■ Data below ■

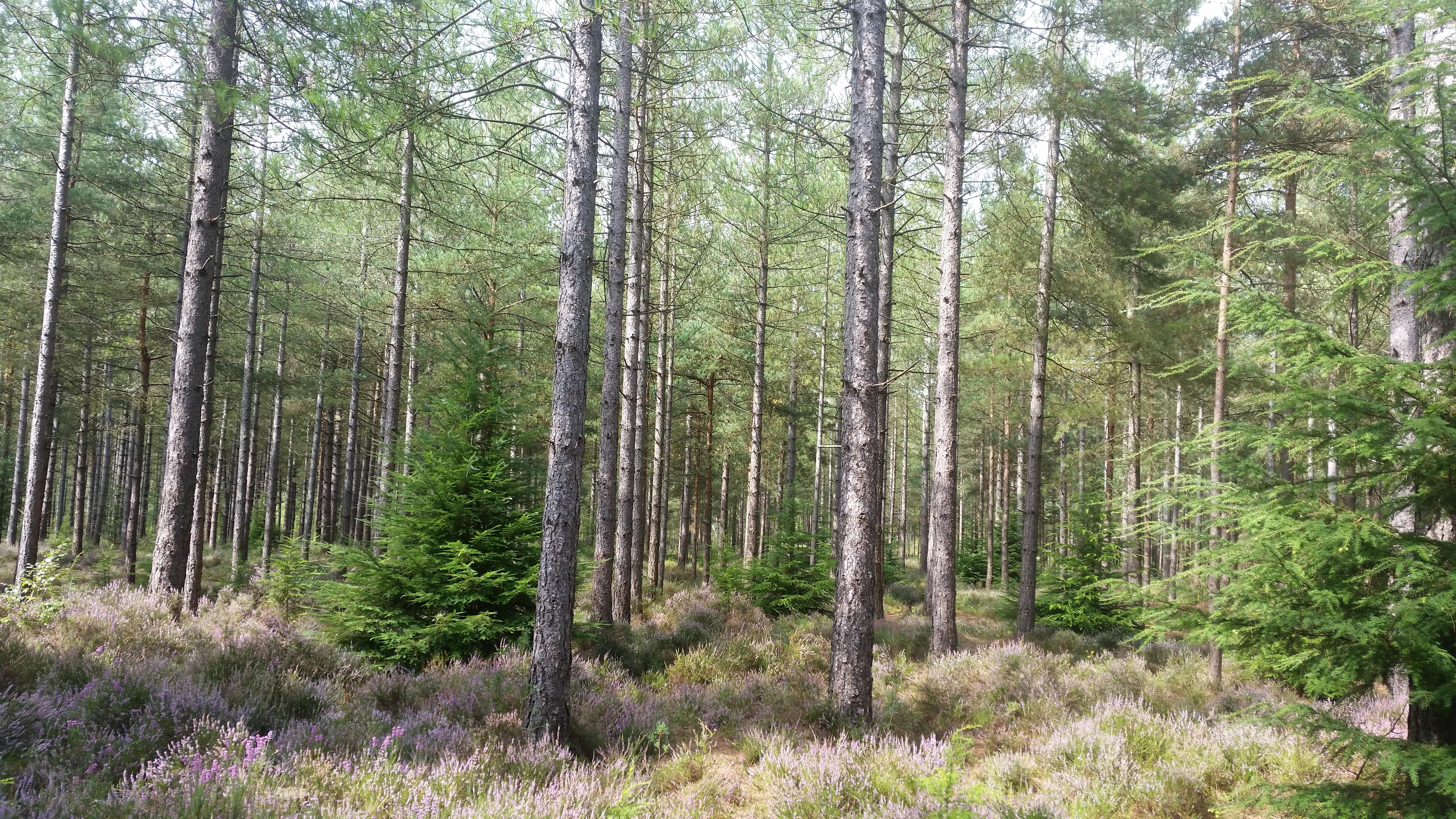 Trees, nature, zero waste week 2017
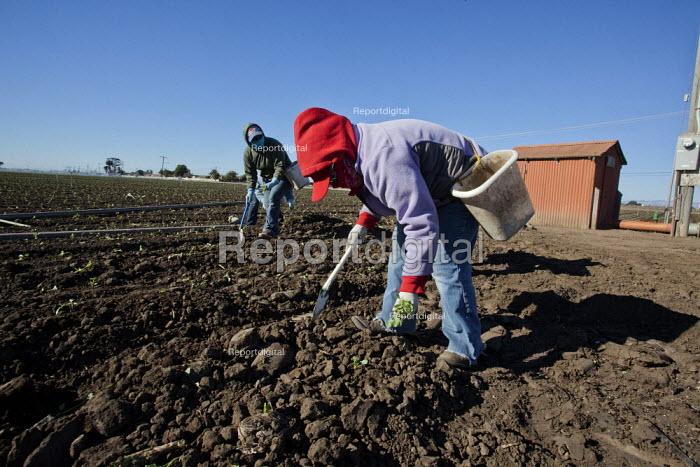Santa Maria, California, USA: Migrant farmworkers from Mexico plant young seedlings of broccoli plants. - David Bacon - 2013-12-04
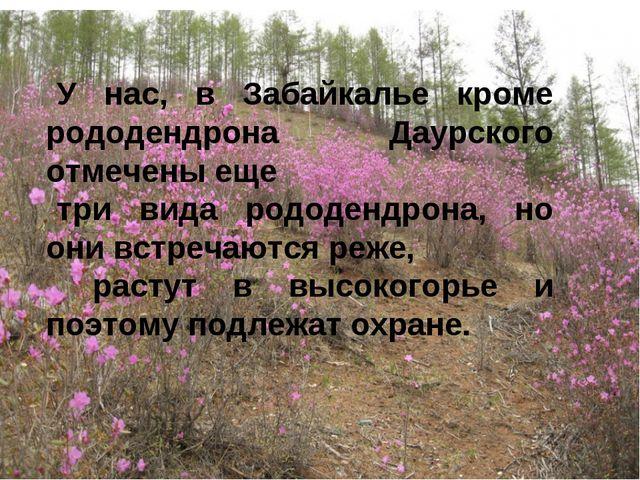 У нас, в Забайкалье кроме рододендрона Даурского отмечены еще три вида рододе...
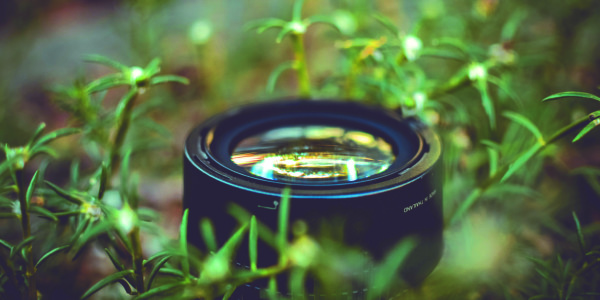 t-green-film_imagefullwide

■ Required work ■
Your copy should match the listing exactly, apart from the pictures it leaves out.

■ Response below ■
 Trees, nature, zero waste week 2017
Santa Maria, California, USA: Migrant farmworkers from Mexico plant young seedlings of broccoli plants. - David Bacon - 2013-12-04
 У нас, в Забайкалье кроме рододендрона Даурского отмечены еще три вида рододе...
 t-green-film_imagefullwide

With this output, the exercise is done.